In the RF model, TiO2 emerged as the most influential feature for celadon classification. A high TiO2 content consistently showed positive contributions, indicating that elevated TiO2 concentrations resulted in increased probability of celadon classification; conversely, low TiO2 levels contributed negatively. In addition, Fe2O3 demonstrated the second-highest contribution in celadon classification. The presence of low levels of Fe2O3 has been demonstrated to exert a detrimental influence on the classification of celadon, while intermediate levels have been shown to exert a positive influence.
However, in the buncheong classification, higher Fe2O3 concentrations exhibited a strong association with increased classification probability. This contrasting behavior suggests that Fe2O3 content serves as a hierarchical classification marker: high concentrations favor buncheong, whereas low concentrations are indicative of white porcelain, and intermediate values are more characteristic of celadon. TiO2 also functioned as a hierarchical classification marker, with intermediate values positively contributing to buncheong classification, high values to celadon, and low values to white porcelain. P2O5 and Na2O, while not appearing among the top-ranked features in white porcelain classification, exhibited contrasting concentration distributions between celadon and buncheong, indicating their partial contribution to differentiating these two ceramic types. The inverse relationship observed in the SHAP distributions underscores the role of P2O5 and Na2O as complementary features that distinguish these two stylistically similar ceramic types.
In the case of white porcelain, the SHAP distributions for TiO2 and Fe2O3 showed clear bimodal patterns, with low oxide concentrations contributing strongly and positively to the white porcelain classification. This dichotomous pattern reflects the well-known use of high-purity white clay in white porcelain production, where the removal of coloring oxides such as TiO2 and Fe2O3 enhances whiteness. These findings corroborate the classification rules learned by RF models and align closely with established knowledge on production techniques of Joseon white porcelain28,55.
....................
Problems and tasks →
A: Please rewrite the paragraph of the ceramics passage that begins "In the RF model" as a short list that keeps its main facts.
B: Write out the ceramics passage word for word from "In the case" to "Joseon white porcelain28,55.".
The rows after this point are separate material, apart from the ceramics passage.

Records shown →
....................
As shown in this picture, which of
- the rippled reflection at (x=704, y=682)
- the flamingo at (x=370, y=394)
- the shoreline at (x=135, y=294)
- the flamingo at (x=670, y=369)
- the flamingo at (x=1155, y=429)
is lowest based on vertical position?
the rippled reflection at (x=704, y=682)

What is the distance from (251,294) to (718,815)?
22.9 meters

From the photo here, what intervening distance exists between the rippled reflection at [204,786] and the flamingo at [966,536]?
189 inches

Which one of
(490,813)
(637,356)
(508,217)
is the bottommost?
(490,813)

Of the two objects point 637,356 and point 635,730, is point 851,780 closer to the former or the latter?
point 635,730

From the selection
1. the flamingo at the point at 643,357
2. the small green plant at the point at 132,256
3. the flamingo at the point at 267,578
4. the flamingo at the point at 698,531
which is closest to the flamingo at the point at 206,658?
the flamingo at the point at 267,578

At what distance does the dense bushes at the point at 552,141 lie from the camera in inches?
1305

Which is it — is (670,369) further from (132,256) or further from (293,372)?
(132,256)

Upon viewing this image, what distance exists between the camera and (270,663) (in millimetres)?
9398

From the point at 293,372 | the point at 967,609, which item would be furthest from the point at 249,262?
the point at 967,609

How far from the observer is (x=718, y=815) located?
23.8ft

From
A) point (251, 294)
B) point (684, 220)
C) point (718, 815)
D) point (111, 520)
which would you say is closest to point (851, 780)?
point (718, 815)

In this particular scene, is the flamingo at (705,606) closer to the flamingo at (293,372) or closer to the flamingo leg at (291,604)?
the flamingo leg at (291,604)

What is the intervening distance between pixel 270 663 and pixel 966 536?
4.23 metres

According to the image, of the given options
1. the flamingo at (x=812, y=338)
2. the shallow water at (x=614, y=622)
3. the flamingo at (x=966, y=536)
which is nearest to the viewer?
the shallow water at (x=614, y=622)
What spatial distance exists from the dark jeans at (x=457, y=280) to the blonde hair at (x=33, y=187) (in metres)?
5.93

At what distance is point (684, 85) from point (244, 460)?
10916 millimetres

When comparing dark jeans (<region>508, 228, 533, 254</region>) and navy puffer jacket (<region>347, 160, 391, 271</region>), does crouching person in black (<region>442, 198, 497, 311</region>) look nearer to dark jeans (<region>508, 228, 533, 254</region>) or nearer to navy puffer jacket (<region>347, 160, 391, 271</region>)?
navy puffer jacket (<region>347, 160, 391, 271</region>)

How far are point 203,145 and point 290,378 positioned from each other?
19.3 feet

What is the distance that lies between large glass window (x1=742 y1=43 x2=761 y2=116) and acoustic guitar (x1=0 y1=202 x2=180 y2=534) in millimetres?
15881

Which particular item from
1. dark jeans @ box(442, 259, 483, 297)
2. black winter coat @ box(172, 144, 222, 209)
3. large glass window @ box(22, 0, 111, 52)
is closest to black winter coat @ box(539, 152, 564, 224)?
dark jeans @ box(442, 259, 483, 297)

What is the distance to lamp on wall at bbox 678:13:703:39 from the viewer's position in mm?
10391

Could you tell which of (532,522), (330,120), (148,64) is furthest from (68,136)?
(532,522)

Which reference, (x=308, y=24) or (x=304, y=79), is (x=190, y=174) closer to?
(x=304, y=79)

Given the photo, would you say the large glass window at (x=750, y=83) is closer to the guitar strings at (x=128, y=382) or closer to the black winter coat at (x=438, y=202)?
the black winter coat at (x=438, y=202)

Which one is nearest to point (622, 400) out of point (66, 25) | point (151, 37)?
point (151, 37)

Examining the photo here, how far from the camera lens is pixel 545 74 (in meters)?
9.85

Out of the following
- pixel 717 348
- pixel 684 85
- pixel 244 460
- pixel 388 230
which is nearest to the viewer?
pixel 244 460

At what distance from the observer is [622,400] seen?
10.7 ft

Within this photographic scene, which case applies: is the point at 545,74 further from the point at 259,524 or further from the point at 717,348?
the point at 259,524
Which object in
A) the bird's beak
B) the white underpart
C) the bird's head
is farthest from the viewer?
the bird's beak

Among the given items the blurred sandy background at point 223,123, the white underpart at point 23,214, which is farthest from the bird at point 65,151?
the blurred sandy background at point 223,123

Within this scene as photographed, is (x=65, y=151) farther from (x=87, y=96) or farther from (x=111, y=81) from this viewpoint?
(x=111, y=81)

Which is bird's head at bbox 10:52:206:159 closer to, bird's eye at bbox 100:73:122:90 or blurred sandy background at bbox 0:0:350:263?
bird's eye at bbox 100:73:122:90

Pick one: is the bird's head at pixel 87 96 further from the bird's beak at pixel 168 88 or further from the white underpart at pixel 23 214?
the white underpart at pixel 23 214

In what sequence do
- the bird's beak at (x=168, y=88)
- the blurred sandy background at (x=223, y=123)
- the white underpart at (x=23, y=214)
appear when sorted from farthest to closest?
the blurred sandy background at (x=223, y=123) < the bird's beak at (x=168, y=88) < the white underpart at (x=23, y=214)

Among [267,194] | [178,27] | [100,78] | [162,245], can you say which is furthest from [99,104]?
....................
The responses →
A:
- TiO2 was the most influential feature for celadon classification in the RF model.
- High TiO2 content contributed positively, raising the probability of celadon classification. Low TiO2 contributed negatively.
- Fe2O3 made the second-highest contribution.
- Low Fe2O3 levels influenced celadon classification negatively. Intermediate levels influenced it positively.

B:
In the case of white porcelain, the SHAP distributions for TiO2 and Fe2O3 showed clear bimodal patterns, with low oxide concentrations contributing strongly and positively to the white porcelain classification. This dichotomous pattern reflects the well-known use of high-purity white clay in white porcelain production, where the removal of coloring oxides such as TiO2 and Fe2O3 enhances whiteness. These findings corroborate the classification rules learned by RF models and align closely with established knowledge on production techniques of Joseon white porcelain28,55.